▶ Work required
Write out again only the lines running from the one that contains "How much distance" to the end of the records below, including both the first and the last.

Source records:
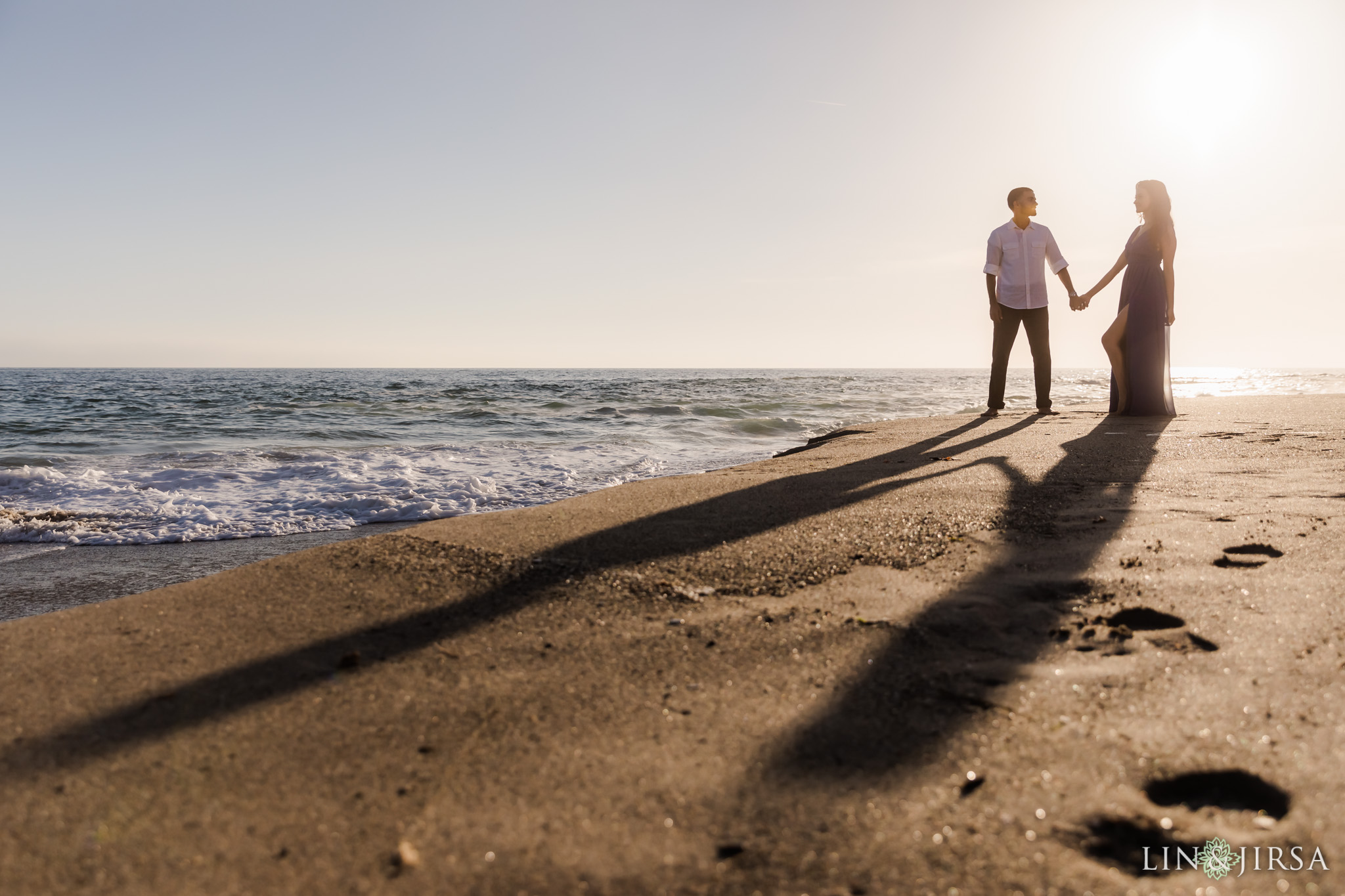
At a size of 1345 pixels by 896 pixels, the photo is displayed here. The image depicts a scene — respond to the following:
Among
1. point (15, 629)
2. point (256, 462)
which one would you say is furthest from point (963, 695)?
point (256, 462)

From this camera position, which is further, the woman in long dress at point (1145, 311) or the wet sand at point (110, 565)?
the woman in long dress at point (1145, 311)

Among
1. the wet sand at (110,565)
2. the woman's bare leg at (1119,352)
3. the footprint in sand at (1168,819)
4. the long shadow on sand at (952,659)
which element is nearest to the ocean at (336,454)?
the wet sand at (110,565)

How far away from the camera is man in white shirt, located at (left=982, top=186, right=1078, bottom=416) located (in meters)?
6.34

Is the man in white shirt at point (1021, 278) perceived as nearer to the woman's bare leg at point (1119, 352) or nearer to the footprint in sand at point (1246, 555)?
the woman's bare leg at point (1119, 352)

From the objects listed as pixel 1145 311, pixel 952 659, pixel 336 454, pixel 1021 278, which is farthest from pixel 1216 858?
pixel 336 454

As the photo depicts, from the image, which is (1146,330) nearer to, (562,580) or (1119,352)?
(1119,352)

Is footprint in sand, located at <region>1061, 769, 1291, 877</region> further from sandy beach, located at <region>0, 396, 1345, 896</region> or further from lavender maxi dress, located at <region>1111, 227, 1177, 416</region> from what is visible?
lavender maxi dress, located at <region>1111, 227, 1177, 416</region>

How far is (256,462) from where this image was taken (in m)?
6.81

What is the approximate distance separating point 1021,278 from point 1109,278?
0.73 metres

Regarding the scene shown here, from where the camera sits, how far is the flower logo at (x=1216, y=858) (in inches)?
34.8

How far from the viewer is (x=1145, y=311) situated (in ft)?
18.5

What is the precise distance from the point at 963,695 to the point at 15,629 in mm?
2220

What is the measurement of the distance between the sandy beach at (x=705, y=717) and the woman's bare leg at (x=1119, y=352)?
3.83m

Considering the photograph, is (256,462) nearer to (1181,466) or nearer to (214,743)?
(214,743)
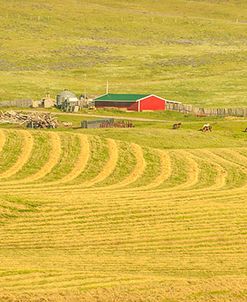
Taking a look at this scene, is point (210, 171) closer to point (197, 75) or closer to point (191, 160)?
point (191, 160)

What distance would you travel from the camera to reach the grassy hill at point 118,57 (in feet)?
449

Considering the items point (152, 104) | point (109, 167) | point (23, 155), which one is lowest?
point (109, 167)

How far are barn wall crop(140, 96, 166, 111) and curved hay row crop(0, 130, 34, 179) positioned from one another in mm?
52516

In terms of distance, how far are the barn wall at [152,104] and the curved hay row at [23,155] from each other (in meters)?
52.5

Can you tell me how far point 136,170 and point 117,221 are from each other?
15985 mm

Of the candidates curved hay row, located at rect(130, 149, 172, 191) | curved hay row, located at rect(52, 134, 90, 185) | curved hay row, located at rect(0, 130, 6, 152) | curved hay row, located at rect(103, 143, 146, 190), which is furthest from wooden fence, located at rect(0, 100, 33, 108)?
curved hay row, located at rect(130, 149, 172, 191)

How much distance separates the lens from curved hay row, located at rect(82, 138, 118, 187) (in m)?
50.1

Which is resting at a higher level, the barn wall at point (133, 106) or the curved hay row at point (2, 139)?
the barn wall at point (133, 106)

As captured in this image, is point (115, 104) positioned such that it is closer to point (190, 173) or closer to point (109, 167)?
point (109, 167)

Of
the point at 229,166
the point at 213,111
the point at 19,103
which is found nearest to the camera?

▶ Result of this exercise
How much distance separates the lens from curved hay row, located at rect(82, 138, 118, 187) (in m)?
50.1

Which is resting at a higher level, the barn wall at point (133, 106) or the curved hay row at point (2, 139)?
the barn wall at point (133, 106)

As captured in this image, is point (115, 104) positioned such that it is closer to point (190, 173) or closer to point (109, 167)?
point (109, 167)

Of
the point at 229,166
the point at 213,111
the point at 19,103
which is found nearest to the camera?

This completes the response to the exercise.